- [About this task]
Where does the word "interacting" show up in the records? Copy every line that has it.

Records from a collection:
------------------------------------

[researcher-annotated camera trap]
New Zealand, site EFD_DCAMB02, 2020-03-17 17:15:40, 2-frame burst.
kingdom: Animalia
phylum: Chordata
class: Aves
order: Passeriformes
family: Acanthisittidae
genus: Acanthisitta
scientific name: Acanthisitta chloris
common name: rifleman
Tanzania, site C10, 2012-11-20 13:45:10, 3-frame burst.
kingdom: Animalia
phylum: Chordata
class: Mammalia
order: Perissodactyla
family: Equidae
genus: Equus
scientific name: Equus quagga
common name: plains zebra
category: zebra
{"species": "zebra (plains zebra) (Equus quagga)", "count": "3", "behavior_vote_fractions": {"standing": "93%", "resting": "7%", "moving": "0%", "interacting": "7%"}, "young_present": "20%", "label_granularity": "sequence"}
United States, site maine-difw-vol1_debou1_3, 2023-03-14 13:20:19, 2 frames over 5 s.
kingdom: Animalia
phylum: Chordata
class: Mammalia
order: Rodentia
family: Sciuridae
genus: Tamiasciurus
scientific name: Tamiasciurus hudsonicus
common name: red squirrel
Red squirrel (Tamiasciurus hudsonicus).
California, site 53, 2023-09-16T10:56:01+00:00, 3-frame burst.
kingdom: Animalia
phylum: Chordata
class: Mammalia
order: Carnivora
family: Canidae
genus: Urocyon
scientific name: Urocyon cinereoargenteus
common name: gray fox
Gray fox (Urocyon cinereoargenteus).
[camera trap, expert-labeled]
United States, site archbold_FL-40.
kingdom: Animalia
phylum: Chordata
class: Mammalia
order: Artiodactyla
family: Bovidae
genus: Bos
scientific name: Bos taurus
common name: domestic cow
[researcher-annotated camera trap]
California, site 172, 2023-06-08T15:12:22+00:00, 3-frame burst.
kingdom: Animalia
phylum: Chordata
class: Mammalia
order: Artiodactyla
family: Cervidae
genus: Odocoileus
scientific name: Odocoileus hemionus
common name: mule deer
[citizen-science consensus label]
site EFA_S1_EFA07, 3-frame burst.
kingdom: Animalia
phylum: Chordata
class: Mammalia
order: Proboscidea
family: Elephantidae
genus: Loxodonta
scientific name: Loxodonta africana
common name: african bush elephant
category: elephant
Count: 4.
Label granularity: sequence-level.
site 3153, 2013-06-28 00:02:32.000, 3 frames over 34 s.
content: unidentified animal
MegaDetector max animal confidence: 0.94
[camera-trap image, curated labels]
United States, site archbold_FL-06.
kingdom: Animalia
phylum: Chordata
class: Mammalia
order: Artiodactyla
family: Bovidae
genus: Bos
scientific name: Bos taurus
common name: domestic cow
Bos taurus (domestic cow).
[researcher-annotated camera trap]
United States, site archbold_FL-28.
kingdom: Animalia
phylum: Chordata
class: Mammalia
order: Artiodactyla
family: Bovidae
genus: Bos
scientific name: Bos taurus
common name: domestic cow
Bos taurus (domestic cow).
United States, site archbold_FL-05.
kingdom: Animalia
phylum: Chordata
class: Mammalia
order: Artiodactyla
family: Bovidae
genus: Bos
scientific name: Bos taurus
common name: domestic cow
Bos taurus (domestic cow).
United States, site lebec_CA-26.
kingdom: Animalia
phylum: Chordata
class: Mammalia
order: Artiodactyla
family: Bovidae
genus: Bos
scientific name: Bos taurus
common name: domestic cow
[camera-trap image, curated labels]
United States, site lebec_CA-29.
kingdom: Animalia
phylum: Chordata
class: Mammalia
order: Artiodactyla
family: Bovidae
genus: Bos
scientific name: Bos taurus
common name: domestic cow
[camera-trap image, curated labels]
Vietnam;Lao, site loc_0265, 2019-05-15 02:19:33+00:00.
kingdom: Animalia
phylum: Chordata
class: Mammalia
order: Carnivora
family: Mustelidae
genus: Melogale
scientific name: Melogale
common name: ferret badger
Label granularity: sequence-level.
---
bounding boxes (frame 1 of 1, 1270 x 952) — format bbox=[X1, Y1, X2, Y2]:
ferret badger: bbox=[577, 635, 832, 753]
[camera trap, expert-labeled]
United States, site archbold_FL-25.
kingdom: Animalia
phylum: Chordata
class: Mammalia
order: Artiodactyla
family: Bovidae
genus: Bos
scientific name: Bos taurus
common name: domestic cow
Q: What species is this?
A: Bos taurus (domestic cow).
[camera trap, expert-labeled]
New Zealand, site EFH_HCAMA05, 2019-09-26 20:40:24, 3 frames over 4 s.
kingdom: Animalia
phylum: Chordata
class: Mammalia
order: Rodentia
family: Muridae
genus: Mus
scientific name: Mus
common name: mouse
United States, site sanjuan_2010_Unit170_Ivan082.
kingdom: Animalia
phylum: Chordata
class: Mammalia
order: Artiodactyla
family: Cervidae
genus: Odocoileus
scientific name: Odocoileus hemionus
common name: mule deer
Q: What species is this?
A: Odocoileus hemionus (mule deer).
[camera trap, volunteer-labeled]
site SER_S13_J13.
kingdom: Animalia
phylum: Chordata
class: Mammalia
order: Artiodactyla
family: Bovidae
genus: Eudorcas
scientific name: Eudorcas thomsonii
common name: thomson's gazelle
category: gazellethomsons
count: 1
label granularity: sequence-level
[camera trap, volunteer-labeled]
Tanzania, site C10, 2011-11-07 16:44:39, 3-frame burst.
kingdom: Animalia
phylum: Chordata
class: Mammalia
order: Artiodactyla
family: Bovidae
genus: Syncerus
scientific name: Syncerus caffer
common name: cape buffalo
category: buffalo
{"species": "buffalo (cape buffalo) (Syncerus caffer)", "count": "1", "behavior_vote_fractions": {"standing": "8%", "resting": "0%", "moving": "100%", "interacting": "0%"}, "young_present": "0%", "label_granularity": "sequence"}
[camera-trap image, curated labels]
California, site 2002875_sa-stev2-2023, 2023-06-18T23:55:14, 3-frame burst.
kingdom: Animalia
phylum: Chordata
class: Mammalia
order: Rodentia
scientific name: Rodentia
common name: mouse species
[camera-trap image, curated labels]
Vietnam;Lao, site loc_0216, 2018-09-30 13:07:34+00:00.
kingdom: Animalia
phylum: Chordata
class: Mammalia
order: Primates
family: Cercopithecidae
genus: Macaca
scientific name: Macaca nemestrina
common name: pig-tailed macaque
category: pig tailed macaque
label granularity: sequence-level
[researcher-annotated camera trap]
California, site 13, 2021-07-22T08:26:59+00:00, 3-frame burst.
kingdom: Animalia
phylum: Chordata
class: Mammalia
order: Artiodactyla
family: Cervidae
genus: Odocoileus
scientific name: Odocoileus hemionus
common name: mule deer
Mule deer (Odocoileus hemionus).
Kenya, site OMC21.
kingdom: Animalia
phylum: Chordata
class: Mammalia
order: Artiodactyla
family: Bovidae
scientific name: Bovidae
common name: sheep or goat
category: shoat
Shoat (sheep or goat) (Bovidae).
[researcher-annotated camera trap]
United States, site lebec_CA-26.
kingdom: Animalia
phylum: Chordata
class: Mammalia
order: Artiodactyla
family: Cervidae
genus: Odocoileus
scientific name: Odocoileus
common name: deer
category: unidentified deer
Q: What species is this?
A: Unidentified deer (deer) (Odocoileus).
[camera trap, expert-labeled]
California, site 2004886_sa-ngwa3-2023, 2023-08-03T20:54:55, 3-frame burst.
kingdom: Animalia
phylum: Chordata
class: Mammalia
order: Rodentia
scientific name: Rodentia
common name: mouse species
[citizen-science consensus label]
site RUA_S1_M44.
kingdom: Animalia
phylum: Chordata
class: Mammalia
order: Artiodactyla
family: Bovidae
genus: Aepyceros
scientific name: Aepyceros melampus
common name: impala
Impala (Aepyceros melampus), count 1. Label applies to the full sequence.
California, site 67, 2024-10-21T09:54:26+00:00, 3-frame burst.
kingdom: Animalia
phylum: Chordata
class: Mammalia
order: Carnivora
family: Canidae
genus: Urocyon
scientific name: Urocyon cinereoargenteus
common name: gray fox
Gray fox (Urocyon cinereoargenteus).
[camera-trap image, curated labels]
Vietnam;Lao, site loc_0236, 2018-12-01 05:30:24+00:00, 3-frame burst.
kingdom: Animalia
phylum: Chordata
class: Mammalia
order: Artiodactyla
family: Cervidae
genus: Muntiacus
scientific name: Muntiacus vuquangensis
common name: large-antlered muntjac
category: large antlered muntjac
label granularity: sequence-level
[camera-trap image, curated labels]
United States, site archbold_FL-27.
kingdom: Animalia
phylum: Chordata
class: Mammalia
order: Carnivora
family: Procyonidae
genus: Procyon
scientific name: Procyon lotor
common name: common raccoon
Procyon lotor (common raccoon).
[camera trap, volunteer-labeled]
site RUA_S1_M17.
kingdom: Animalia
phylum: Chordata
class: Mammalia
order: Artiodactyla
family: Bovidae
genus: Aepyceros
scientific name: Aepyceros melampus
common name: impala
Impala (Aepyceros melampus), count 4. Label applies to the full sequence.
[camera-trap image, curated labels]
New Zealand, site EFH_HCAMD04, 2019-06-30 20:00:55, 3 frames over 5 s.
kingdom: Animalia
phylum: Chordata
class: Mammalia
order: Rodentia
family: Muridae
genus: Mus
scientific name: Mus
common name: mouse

------------------------------------

- [Response area]
{"species": "zebra (plains zebra) (Equus quagga)", "count": "3", "behavior_vote_fractions": {"standing": "93%", "resting": "7%", "moving": "0%", "interacting": "7%"}, "young_present": "20%", "label_granularity": "sequence"}
{"species": "buffalo (cape buffalo) (Syncerus caffer)", "count": "1", "behavior_vote_fractions": {"standing": "8%", "resting": "0%", "moving": "100%", "interacting": "0%"}, "young_present": "0%", "label_granularity": "sequence"}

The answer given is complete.